** ACTIVITY **
Read the lines of the data below and retrieve those with "over".

........

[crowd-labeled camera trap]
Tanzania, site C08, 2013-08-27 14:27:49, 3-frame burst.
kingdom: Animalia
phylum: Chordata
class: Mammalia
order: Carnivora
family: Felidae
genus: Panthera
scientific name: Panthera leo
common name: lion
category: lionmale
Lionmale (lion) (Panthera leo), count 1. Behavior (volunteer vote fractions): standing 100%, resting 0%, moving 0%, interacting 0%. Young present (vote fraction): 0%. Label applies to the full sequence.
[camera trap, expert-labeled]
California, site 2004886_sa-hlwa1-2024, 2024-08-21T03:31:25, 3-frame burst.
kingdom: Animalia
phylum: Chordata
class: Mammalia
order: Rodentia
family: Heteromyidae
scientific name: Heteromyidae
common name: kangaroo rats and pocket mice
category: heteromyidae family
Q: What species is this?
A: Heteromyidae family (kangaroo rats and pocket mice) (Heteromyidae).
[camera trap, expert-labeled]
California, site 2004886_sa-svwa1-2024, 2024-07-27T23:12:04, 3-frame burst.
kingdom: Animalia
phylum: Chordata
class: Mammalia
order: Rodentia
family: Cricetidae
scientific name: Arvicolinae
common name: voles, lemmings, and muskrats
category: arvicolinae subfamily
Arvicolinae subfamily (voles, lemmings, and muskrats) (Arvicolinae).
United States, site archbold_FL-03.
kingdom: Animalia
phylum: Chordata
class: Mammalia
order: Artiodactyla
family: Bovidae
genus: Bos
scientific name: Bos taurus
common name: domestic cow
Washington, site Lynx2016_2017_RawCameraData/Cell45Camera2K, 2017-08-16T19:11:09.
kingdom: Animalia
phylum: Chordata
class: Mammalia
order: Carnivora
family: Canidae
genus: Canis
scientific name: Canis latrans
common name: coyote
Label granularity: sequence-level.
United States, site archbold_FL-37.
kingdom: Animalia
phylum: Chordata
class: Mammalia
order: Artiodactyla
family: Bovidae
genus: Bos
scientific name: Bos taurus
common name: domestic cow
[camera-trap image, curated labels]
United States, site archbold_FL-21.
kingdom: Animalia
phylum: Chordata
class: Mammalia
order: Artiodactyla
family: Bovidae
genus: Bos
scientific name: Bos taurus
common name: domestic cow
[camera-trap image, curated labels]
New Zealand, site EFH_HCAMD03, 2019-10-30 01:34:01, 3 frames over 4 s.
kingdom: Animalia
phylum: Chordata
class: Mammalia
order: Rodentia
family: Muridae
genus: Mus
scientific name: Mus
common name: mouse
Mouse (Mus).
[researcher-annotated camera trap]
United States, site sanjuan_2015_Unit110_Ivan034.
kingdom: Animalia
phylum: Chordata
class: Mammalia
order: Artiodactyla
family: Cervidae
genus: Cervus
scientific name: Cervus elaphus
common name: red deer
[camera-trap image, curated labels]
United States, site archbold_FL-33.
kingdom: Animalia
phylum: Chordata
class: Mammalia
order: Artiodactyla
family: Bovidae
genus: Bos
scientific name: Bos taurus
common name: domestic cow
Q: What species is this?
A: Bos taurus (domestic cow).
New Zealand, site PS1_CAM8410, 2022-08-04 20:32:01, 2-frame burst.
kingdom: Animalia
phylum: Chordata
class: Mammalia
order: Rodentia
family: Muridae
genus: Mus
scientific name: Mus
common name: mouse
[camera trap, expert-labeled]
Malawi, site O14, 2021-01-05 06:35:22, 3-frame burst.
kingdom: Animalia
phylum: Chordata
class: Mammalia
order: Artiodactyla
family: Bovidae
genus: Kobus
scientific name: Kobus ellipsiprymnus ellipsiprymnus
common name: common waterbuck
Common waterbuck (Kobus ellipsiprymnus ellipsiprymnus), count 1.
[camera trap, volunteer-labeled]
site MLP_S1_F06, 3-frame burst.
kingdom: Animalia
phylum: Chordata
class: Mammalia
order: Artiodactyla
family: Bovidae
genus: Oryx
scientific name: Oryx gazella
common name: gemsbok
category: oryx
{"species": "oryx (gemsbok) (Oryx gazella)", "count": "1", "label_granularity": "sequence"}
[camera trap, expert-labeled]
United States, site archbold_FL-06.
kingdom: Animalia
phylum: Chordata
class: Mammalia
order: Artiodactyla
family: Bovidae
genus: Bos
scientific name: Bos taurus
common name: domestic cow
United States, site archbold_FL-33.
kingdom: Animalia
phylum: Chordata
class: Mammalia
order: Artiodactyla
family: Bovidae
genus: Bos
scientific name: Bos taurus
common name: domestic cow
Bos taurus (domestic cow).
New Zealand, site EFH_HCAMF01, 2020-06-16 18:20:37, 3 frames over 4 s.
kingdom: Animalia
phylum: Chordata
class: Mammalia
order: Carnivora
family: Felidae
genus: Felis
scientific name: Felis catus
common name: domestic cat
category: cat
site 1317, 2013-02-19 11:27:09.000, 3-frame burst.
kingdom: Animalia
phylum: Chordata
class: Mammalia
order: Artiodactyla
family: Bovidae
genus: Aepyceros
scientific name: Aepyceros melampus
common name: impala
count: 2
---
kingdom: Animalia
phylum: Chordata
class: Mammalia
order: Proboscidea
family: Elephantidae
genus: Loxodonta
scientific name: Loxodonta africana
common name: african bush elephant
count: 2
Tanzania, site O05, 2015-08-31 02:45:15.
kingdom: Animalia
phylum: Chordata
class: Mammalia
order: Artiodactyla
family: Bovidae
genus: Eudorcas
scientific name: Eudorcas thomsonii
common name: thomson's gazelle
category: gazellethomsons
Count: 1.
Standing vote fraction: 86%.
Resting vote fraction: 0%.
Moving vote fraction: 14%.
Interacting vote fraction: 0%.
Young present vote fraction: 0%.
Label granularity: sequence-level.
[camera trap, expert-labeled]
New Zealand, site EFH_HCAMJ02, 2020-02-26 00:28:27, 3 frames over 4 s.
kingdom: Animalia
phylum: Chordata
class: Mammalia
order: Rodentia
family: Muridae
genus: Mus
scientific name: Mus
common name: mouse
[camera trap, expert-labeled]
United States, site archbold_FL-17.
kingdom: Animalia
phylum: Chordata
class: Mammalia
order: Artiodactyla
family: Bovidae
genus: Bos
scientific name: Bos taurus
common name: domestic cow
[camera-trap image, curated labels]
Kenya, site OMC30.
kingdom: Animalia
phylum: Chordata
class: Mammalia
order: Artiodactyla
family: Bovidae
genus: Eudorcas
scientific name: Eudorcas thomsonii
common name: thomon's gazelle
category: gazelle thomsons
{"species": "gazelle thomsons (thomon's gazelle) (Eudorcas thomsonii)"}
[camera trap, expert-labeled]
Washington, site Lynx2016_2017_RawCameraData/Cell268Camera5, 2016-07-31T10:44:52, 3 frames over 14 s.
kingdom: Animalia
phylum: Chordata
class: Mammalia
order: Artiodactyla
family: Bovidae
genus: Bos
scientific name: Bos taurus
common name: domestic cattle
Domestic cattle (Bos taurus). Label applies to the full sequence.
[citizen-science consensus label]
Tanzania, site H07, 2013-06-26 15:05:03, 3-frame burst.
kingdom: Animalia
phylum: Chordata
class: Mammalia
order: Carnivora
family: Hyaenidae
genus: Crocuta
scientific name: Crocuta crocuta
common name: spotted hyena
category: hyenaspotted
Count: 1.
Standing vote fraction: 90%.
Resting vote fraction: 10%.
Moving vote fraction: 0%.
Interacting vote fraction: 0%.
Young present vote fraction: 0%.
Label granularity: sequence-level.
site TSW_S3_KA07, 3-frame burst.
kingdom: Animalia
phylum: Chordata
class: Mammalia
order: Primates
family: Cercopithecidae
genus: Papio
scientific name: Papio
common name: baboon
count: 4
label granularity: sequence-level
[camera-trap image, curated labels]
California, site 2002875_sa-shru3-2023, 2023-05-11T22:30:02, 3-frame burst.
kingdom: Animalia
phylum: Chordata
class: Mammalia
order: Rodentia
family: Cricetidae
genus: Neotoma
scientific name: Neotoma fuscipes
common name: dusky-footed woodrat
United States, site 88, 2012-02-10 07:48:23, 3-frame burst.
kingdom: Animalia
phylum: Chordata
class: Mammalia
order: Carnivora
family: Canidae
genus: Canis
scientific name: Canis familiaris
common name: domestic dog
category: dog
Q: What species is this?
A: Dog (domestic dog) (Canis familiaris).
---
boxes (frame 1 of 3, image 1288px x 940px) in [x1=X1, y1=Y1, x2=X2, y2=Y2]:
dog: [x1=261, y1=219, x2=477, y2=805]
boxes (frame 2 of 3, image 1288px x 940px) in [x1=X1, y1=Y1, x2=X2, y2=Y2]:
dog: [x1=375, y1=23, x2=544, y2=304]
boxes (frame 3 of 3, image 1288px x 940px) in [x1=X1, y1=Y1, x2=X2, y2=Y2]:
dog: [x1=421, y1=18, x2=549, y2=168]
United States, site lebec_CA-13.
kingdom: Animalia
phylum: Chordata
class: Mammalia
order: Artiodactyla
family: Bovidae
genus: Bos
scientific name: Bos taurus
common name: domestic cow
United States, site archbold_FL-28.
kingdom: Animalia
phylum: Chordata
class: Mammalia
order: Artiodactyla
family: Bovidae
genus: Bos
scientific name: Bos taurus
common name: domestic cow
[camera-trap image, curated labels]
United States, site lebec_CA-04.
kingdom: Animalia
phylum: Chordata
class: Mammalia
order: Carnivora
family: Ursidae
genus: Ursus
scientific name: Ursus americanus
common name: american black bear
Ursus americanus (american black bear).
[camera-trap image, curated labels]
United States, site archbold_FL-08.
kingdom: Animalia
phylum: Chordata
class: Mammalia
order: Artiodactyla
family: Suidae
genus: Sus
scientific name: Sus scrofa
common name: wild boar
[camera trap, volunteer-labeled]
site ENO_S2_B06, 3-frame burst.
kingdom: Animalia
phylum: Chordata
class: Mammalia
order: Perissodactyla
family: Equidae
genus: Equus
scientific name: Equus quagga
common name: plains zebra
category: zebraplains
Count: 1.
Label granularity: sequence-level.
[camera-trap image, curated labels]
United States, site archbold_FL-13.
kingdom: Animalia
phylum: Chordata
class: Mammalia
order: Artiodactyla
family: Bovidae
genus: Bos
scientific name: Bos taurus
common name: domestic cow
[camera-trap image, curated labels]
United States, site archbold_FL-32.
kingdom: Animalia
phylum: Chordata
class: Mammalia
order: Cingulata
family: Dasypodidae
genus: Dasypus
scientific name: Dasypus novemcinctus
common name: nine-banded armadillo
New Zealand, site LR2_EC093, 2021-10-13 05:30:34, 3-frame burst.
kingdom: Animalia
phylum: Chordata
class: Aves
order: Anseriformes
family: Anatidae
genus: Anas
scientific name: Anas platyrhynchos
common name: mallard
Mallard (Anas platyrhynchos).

........

** YOUR SOLUTION **
New Zealand, site EFH_HCAMD03, 2019-10-30 01:34:01, 3 frames over 4 s.
New Zealand, site EFH_HCAMF01, 2020-06-16 18:20:37, 3 frames over 4 s.
New Zealand, site EFH_HCAMJ02, 2020-02-26 00:28:27, 3 frames over 4 s.
Washington, site Lynx2016_2017_RawCameraData/Cell268Camera5, 2016-07-31T10:44:52, 3 frames over 14 s.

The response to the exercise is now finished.